1st Minister of Defense of Azerbaijan
- In office September 5, 1991 – December 11, 1991
- President: Ayaz Mutalibov Abulfaz Elchibey
- Preceded by: office established
- Succeeded by: Tajeddin Mehdiyev

Chief of General Staff of Azerbaijani Armed Forces
- In office December 11, 1991 – September 4, 1992
- Preceded by: Colonel Rufat Amirov (acting)
- Succeeded by: Colonel General Safar Abiyev (acting)

Personal details
- Born: July 6, 1927 Eyvazly, Zangezur uezd, Azerbaijan SSR, USSR^{[citation needed]}
- Died: May 15, 1999 (aged 71) Baku, Azerbaijan^{[citation needed]}

Military service
- Branch/service: Azerbaijani Armed Forces
- Rank: Lieutenant General

= Valeh Barshadly =

Azerbaijani general (1927–1999)

Valeh Eyyub oghlu Barshadly (Valeh Eyyub oğlu Bərşadlı; July 6, 1927 – May 15, 1999) also spelled as Valeh Barshadly, was the first Minister of Defense of Azerbaijan after restoration of its independence in 1991.

==Early life==
Barshadly was born on July 6, 1927, in Gubadly, Azerbaijan SSR. Throughout his early years, he completed a military school, Military Academy of Tank Forces of USSR, Military Academy of General Staff of Soviet Armed Forces and was the youngest officer of Azerbaijani nationality to receive the rank of a General.

==Career in the military==

===Soviet Azerbaijan===
In the 1970s, Barshadly was Deputy Commander of the 3rd Shock Army stationed in East Germany.
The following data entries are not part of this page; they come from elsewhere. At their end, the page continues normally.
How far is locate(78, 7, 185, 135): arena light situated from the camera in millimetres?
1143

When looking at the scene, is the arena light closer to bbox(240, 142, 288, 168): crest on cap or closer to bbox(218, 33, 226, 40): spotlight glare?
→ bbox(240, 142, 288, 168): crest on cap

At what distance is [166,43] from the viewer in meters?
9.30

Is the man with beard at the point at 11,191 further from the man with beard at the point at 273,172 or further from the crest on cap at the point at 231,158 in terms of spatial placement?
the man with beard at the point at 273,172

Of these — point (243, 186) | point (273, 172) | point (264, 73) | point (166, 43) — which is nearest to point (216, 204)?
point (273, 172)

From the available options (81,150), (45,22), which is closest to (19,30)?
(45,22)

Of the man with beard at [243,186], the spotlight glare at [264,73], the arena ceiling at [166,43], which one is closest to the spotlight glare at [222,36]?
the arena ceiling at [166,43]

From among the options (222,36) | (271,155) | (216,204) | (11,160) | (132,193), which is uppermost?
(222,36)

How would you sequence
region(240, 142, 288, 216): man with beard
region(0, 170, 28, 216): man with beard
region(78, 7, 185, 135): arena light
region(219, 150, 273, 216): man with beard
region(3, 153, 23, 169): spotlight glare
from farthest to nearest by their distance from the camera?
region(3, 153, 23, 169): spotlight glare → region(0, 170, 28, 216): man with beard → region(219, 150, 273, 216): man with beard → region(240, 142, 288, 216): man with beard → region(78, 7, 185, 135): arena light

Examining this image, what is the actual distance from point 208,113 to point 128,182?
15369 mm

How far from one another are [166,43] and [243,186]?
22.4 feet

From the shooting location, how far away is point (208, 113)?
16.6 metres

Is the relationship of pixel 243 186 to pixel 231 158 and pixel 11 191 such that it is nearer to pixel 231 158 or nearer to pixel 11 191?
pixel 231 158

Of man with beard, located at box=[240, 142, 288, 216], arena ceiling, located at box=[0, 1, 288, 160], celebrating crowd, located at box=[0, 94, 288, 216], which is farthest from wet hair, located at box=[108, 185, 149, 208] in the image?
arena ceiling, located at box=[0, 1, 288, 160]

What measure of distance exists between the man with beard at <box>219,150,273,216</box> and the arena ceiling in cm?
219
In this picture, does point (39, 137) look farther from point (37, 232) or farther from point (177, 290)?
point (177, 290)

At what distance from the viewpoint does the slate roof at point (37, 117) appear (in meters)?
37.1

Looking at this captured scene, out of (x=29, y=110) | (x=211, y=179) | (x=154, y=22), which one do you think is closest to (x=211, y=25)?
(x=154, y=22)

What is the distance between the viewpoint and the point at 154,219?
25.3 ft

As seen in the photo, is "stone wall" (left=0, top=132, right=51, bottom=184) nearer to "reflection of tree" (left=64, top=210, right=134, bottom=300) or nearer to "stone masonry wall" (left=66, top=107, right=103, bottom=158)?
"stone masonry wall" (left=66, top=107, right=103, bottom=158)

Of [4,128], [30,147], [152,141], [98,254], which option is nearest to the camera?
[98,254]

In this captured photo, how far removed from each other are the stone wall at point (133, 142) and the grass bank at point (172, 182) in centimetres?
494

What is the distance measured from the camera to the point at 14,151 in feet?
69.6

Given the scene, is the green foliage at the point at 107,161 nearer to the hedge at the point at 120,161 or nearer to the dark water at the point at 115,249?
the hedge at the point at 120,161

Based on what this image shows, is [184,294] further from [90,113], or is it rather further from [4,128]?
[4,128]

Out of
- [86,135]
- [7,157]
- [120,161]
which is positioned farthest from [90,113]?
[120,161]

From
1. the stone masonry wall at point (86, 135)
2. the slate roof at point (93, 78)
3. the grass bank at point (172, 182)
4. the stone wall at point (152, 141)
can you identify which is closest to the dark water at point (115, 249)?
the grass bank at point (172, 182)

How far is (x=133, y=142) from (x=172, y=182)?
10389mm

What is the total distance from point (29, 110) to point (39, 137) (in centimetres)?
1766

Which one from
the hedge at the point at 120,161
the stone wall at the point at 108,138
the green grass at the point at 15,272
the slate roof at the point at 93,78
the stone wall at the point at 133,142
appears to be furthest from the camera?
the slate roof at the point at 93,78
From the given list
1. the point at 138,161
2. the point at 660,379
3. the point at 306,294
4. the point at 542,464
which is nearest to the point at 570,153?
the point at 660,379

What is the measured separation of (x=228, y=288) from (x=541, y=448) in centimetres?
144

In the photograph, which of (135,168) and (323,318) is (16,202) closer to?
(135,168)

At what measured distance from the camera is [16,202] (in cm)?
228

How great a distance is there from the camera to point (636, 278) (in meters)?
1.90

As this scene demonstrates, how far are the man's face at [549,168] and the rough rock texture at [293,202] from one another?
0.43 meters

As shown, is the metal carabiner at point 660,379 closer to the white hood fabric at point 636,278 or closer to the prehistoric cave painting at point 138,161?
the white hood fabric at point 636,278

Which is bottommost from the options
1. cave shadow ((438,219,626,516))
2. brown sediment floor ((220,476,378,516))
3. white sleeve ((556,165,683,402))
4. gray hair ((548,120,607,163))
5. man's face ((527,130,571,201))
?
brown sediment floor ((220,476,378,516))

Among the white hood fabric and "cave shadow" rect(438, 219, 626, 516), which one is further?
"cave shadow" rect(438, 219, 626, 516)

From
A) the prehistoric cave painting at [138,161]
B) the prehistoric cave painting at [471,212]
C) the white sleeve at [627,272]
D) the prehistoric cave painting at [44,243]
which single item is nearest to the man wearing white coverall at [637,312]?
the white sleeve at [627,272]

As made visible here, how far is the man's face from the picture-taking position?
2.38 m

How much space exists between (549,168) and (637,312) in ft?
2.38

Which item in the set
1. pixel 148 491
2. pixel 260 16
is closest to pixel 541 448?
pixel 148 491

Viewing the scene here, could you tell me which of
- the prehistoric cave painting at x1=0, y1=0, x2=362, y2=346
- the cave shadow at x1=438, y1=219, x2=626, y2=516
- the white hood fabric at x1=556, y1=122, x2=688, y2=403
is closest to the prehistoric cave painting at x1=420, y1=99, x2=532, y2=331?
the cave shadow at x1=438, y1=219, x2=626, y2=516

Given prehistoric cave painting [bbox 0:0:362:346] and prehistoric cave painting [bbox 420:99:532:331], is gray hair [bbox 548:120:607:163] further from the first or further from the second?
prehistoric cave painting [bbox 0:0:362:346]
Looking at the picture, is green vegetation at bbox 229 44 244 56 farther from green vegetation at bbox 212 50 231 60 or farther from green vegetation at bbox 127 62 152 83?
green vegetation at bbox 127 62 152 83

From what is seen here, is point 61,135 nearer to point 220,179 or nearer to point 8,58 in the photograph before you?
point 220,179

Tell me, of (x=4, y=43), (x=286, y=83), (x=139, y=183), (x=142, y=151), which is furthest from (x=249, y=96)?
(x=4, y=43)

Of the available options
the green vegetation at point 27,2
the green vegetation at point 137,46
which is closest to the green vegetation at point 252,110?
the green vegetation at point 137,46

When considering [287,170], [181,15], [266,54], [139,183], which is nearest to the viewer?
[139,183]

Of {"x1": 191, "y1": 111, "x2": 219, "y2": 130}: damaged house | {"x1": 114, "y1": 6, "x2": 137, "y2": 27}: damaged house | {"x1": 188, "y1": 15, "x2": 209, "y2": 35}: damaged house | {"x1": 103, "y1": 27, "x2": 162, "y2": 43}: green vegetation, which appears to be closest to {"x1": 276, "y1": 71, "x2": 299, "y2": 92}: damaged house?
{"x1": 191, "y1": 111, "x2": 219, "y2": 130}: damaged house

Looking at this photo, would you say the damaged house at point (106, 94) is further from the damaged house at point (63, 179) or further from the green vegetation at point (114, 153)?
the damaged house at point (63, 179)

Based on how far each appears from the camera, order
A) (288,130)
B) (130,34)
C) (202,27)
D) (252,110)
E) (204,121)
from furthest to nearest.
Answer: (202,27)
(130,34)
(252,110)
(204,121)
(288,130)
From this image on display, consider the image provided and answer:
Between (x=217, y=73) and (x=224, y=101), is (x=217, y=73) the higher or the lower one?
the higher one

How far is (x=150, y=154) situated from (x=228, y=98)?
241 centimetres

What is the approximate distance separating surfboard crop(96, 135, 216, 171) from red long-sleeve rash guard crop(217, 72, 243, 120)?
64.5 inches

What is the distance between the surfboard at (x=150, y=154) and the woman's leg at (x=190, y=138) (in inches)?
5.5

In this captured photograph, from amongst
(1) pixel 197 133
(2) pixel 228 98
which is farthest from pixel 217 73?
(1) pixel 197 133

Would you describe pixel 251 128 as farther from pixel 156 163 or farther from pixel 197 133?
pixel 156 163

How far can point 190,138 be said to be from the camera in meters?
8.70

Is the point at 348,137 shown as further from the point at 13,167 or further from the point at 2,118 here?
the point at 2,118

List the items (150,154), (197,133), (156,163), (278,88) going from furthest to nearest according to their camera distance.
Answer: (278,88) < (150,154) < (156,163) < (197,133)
While the First Secretary of Azerbaijan SSR, Heydar Aliyev invited Valeh Barshadly from Germany to lead the Nakhchivanski Military Lyceum and the naval school in Zikh, just outside Baku, to increase the number of professional Azeri officers. The number of Azeri officers were to grow by 50%.

===Azerbaijan Republic===
Barshadly has played a significant role in training Azerbaijani officers during Soviet rule and in re-establishing an Azerbaijani Army. The decree to establish the Ministry of Defense of Azerbaijan was signed on September 5, 1991. Barshadly who was a well experienced general was to lead the ministry. During first few days, the Ministry consisted of 4 people: General Valeh Barshadly, General Arif Salahov, Colonel Telman Mehdiyev and General Zaur Rzayev. On October 9, 1991, the Supreme Soviet of Azerbaijan SSR passed a bill about "Establishment of self-defense forces" to speed up the process. The first unit of the new army was formed on the basis of the 18-110 military unit of mechanized infantry of the 4th Army located in Shikhovo, south of Baku. When the ministry was being formed, every officer had only one pistol. In general, Barshadly was in favor of creating a professional army on the basis of contractual relationship between the army and servicemen. He proposed to create 16,000 men brigades with numbering of and assigning a flag to each tabor. In addition, he favored creation of additional raid tabors. However, his offer was rejected by the parliament and it was decided to create the army on basis of conscription. First two brigades were established on conscripted and volunteered servicemen.

Realizing the access to international community was important, in November 1991, Barshadly made attempts to establish press service of the ministry for timely communications with the press and appointed Ramiz Melikov to lead the department. During times of disorganization, Barshadly was also proponent of creation of partisan groups to fight the enemy but never succeeded in doing so.

On December 11, 1991, Barshadly was replaced by Tajeddin Mehdiyev, and appointed the Deputy Minister of Defense and Chief of General Staff of Azerbaijani Armed Forces. During his term as Chief of Staff, Azerbaijani army has achieved successful military victories on the Karabakh front. He also prevented the ammunition from being destroyed when the remaining Soviet army was pulling out of Azerbaijan in 1992.
On September 4, 1992, Barshadly was relieved from his duties as Deputy Minister and Chief of the General Staff by a presidential decree of Abulfaz Elchibey. Some allege he resigned himself, under pressure from the Popular Front of Azerbaijan. In later years he worked as the rector of the Jamshid Nakhichevanski Military Lyceum and was again appointed the deputy Minister of Defense and Chief of Staff under Heydar Aliyev but then he resigned and return to the lyceum where he worked until end of his life.

==Death==
Barshadly died on May 15, 1999. He was buried with honors on May 18, 1999, at the Avenue of the Honored Ones Cemetery.

On July 6, 2007, Azerbaijani government held the 80th anniversary of Valeh Barshadly.